# PROBLEM TO SOLVE
List each line in the listing below that contains the word "reference".

Spatial reasoning dataset excerpts:
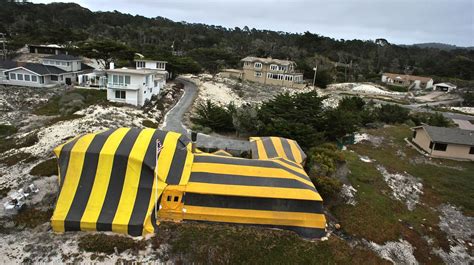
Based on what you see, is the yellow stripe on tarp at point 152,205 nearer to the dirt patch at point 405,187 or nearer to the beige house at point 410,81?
the dirt patch at point 405,187

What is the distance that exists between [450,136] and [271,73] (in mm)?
42344

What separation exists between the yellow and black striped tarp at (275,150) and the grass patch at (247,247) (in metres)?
6.05

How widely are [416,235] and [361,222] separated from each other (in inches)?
114


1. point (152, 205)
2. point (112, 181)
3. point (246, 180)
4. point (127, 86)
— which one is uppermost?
point (127, 86)

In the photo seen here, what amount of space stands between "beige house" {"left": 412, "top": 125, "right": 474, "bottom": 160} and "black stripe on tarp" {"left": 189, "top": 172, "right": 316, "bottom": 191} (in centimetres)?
2014

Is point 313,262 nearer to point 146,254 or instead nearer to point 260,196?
point 260,196

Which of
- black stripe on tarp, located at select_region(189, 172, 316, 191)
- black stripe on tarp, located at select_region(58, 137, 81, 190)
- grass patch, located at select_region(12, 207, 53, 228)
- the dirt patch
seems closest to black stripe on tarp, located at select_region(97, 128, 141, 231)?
black stripe on tarp, located at select_region(58, 137, 81, 190)

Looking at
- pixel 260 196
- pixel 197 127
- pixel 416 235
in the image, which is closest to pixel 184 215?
pixel 260 196

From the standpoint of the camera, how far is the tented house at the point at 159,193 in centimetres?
1437

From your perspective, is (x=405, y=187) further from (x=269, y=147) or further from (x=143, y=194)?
(x=143, y=194)

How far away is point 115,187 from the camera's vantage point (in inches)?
582

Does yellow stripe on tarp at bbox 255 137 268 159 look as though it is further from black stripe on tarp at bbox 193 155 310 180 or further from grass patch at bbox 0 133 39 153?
grass patch at bbox 0 133 39 153

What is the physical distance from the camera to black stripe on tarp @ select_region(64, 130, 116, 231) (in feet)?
45.2

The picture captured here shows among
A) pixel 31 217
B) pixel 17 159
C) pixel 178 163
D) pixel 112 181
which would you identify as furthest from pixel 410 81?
pixel 31 217
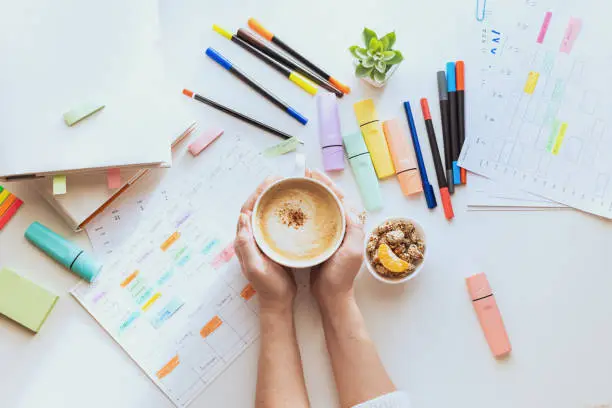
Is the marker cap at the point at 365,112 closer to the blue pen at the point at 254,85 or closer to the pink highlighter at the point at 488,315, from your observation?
the blue pen at the point at 254,85

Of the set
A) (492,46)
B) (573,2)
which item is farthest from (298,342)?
(573,2)

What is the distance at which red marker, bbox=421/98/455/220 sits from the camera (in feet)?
2.97

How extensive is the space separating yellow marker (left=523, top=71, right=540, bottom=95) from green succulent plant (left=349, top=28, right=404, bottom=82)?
0.70 ft

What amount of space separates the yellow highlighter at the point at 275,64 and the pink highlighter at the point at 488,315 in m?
0.40

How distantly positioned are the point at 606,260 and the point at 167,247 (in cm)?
70

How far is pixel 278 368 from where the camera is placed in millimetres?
829

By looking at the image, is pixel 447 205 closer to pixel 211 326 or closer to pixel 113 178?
pixel 211 326

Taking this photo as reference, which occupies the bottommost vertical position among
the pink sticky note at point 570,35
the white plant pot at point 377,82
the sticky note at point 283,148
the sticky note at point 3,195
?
the pink sticky note at point 570,35

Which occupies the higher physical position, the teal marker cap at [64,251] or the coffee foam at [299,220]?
the teal marker cap at [64,251]

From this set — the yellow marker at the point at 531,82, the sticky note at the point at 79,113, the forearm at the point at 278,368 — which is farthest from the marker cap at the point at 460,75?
the sticky note at the point at 79,113

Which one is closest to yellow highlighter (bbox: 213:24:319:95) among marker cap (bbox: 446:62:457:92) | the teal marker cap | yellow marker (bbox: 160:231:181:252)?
marker cap (bbox: 446:62:457:92)

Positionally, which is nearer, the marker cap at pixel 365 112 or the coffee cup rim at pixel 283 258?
the coffee cup rim at pixel 283 258

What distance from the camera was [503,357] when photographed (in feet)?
2.88

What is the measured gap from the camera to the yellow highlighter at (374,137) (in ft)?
2.99
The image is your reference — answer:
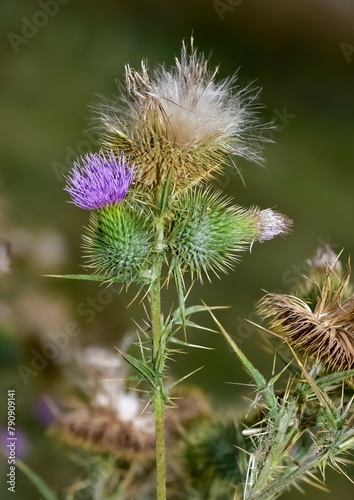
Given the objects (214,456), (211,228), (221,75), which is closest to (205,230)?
(211,228)

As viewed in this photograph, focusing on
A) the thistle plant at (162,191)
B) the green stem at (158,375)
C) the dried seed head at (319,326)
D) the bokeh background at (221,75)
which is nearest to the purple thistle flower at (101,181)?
the thistle plant at (162,191)

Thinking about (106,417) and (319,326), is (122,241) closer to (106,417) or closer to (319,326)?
(319,326)

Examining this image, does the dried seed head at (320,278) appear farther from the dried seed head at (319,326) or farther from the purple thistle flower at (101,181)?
the purple thistle flower at (101,181)

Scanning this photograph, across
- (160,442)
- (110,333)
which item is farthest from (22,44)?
(160,442)

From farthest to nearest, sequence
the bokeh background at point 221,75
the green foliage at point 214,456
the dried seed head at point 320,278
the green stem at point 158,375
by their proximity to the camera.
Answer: the bokeh background at point 221,75, the green foliage at point 214,456, the dried seed head at point 320,278, the green stem at point 158,375

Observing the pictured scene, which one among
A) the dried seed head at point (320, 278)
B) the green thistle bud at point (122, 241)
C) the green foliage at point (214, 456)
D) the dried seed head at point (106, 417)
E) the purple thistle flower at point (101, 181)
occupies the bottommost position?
the dried seed head at point (106, 417)

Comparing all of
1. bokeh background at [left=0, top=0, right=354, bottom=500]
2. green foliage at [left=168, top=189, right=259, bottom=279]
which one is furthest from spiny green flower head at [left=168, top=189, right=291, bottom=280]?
bokeh background at [left=0, top=0, right=354, bottom=500]

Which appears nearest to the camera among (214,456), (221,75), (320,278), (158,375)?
(158,375)
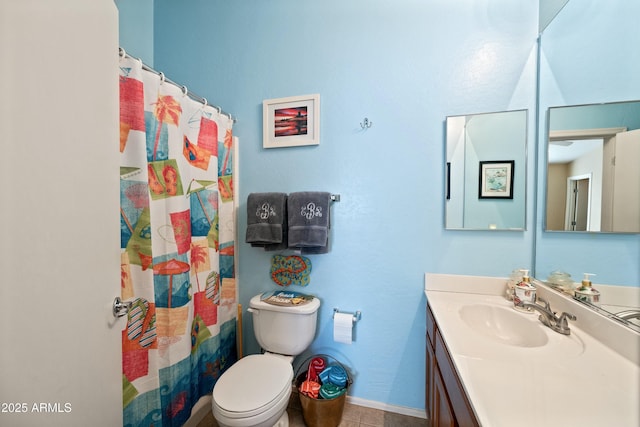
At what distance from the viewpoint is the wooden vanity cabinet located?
651 mm

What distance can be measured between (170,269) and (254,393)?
718 millimetres

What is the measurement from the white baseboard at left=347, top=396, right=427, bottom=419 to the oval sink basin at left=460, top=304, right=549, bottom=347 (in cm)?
71

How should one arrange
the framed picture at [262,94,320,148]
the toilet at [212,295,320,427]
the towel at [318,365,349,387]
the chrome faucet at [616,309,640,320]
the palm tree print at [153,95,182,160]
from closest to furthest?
the chrome faucet at [616,309,640,320], the toilet at [212,295,320,427], the palm tree print at [153,95,182,160], the towel at [318,365,349,387], the framed picture at [262,94,320,148]

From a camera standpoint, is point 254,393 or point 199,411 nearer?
point 254,393

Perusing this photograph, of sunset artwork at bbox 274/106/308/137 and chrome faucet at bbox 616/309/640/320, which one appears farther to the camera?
sunset artwork at bbox 274/106/308/137

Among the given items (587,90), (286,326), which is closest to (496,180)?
(587,90)

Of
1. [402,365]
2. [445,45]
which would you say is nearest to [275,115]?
[445,45]

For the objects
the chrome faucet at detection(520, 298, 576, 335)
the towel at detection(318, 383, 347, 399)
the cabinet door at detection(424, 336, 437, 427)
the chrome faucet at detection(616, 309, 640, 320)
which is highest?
the chrome faucet at detection(616, 309, 640, 320)

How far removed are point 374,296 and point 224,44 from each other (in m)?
2.04

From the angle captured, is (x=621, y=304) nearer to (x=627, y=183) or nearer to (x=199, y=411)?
(x=627, y=183)

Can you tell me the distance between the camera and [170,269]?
1164mm

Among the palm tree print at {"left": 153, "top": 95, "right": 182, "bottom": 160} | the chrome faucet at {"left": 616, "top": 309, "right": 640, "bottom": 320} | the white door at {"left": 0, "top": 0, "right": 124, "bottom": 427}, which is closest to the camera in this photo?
the white door at {"left": 0, "top": 0, "right": 124, "bottom": 427}

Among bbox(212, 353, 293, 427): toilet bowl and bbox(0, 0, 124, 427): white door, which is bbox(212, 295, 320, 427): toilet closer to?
bbox(212, 353, 293, 427): toilet bowl

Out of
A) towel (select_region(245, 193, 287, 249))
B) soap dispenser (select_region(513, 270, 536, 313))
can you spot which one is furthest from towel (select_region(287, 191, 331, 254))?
soap dispenser (select_region(513, 270, 536, 313))
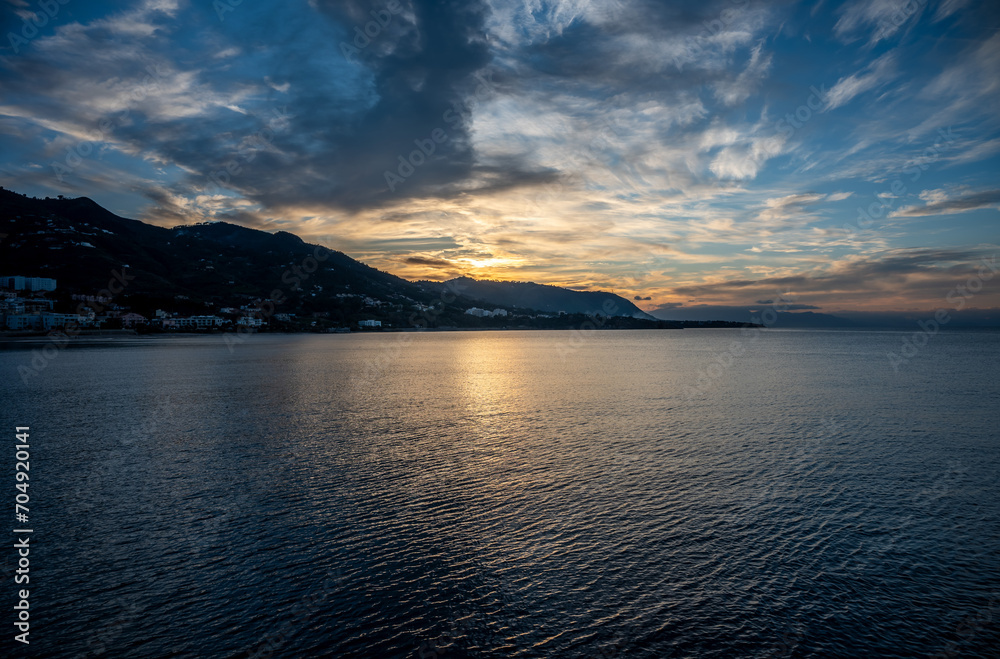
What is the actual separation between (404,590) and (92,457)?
2527 centimetres

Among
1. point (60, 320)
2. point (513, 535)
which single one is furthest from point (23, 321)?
point (513, 535)

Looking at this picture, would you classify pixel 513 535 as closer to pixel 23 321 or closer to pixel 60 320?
pixel 23 321

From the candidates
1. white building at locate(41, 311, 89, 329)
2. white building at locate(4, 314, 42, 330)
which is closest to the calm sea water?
white building at locate(4, 314, 42, 330)

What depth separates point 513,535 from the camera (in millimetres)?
18141

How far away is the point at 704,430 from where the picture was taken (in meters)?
35.7

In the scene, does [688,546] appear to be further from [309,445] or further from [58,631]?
[309,445]

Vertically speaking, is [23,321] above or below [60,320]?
below

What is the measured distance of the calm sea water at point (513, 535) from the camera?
12.4 metres

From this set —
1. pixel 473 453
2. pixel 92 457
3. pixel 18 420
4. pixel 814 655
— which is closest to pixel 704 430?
pixel 473 453

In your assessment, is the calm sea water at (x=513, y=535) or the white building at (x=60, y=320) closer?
the calm sea water at (x=513, y=535)

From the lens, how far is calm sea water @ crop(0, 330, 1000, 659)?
490 inches

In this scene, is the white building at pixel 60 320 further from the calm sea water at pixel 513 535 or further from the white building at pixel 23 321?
the calm sea water at pixel 513 535

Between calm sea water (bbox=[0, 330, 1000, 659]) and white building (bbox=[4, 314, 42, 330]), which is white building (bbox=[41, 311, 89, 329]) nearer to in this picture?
white building (bbox=[4, 314, 42, 330])

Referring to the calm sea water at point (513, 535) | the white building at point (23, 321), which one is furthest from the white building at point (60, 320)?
the calm sea water at point (513, 535)
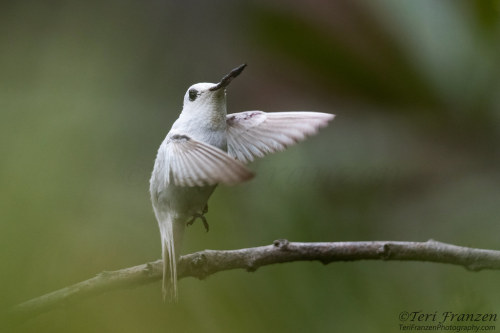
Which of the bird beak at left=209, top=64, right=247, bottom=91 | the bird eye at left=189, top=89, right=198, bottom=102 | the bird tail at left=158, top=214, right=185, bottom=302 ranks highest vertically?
the bird beak at left=209, top=64, right=247, bottom=91

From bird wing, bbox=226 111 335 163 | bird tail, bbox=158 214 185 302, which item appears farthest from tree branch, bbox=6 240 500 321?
bird wing, bbox=226 111 335 163

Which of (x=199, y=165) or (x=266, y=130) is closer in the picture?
(x=199, y=165)

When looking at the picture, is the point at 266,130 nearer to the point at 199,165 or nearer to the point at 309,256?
the point at 199,165

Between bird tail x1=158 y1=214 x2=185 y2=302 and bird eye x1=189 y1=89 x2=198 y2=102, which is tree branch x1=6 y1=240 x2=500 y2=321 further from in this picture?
bird eye x1=189 y1=89 x2=198 y2=102

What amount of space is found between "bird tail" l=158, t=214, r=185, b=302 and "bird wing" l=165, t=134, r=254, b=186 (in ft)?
0.10

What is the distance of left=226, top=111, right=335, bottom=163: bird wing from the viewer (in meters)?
0.40

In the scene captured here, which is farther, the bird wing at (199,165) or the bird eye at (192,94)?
the bird eye at (192,94)

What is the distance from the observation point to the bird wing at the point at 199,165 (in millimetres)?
248

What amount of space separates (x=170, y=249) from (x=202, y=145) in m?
0.08

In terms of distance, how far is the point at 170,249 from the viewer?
31cm

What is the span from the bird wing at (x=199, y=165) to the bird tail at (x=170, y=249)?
0.03 metres

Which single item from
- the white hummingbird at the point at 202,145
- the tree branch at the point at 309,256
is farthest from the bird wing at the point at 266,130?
the tree branch at the point at 309,256

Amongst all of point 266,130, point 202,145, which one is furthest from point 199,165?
point 266,130

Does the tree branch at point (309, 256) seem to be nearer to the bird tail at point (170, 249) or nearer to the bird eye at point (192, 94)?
the bird tail at point (170, 249)
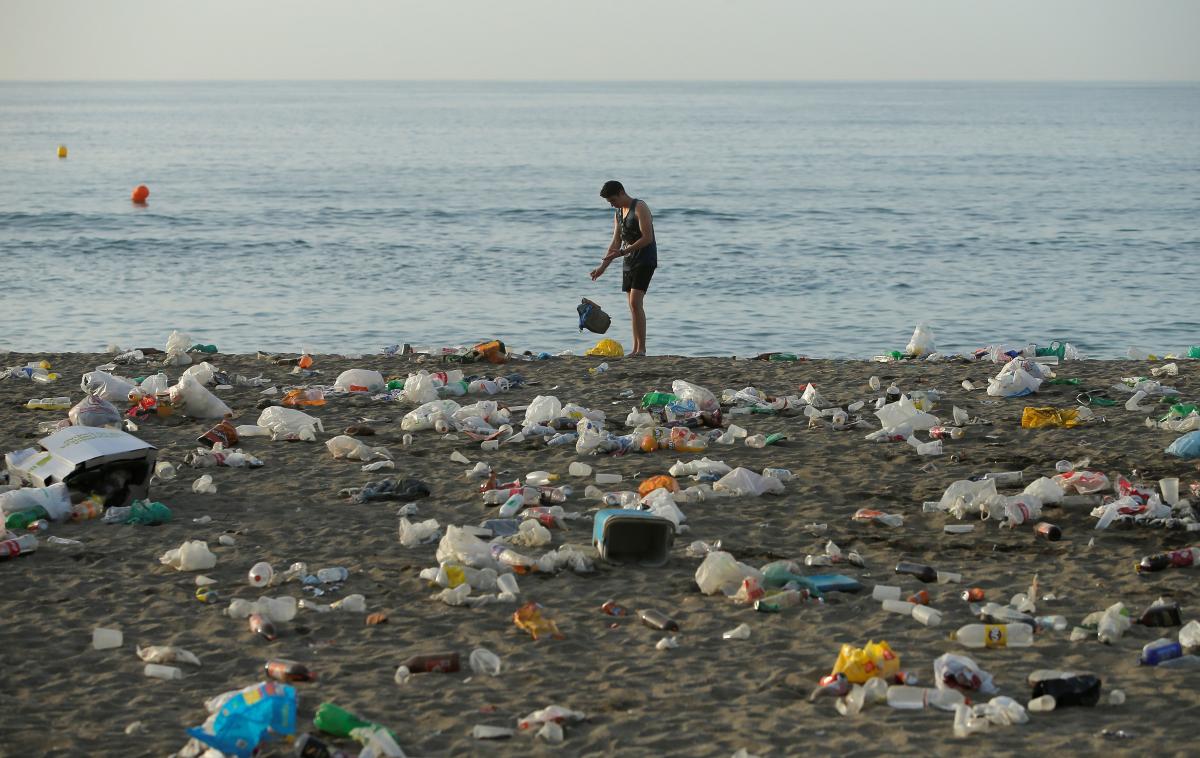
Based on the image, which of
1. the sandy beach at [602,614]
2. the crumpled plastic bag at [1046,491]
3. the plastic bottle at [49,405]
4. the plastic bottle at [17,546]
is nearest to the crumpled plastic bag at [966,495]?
the sandy beach at [602,614]

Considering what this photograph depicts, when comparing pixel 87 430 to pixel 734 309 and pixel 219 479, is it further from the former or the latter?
pixel 734 309

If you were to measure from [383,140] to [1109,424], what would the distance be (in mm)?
50031

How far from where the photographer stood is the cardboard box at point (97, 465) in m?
5.92

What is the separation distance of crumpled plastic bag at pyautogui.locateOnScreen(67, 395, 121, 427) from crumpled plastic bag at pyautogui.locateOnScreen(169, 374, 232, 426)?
656 millimetres

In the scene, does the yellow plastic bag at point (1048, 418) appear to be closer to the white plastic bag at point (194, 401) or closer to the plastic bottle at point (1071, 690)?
the plastic bottle at point (1071, 690)

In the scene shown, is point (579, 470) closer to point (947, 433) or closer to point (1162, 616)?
point (947, 433)

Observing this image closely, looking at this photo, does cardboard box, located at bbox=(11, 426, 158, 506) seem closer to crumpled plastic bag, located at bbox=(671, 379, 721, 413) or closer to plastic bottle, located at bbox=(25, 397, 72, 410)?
plastic bottle, located at bbox=(25, 397, 72, 410)

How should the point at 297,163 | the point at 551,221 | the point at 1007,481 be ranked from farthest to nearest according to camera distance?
the point at 297,163 < the point at 551,221 < the point at 1007,481

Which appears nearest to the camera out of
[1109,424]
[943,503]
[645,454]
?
Result: [943,503]

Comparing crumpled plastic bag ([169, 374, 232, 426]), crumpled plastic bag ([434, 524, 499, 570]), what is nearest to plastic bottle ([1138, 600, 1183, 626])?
crumpled plastic bag ([434, 524, 499, 570])

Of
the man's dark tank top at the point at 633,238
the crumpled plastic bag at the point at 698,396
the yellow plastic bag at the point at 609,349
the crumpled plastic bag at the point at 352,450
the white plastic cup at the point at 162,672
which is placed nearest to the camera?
the white plastic cup at the point at 162,672

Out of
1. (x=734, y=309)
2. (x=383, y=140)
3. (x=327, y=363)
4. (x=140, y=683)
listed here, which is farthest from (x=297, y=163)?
(x=140, y=683)

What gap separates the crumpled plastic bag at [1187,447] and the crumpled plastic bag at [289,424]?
483cm

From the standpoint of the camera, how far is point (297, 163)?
136ft
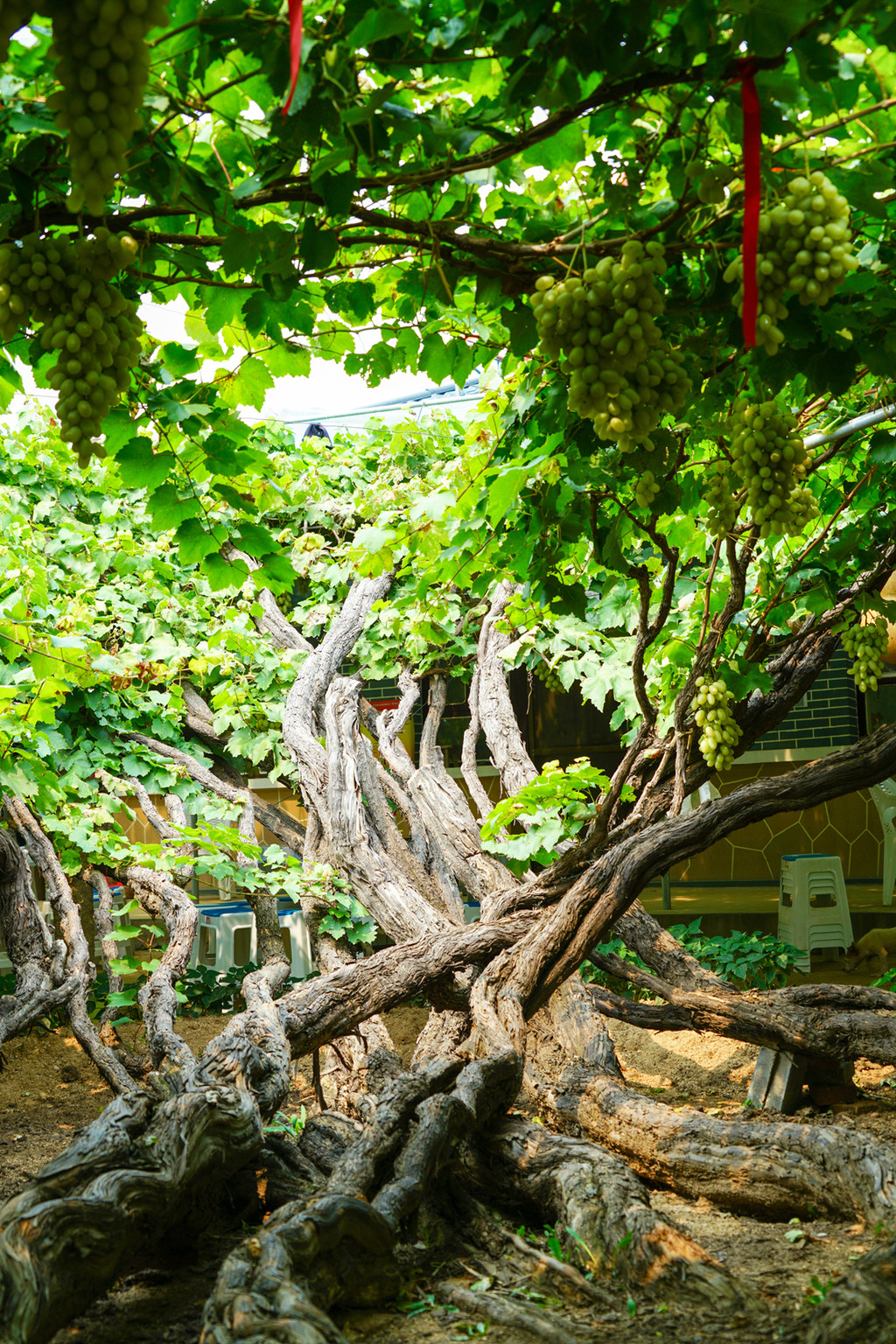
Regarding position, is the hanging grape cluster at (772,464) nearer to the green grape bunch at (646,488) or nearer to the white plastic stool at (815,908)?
the green grape bunch at (646,488)

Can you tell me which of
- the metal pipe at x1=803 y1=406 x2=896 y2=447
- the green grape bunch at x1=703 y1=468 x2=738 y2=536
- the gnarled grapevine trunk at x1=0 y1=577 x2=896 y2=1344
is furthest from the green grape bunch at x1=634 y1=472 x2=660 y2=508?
the gnarled grapevine trunk at x1=0 y1=577 x2=896 y2=1344

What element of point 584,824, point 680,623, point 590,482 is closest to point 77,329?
point 590,482

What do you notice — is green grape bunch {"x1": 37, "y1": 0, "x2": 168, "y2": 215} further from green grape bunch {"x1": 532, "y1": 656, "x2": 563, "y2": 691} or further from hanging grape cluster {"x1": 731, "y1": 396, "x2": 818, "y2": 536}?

# PROBLEM SOLUTION
Taking this photo as reference, which occupies the bottommost vertical position among
The image is your reference — answer:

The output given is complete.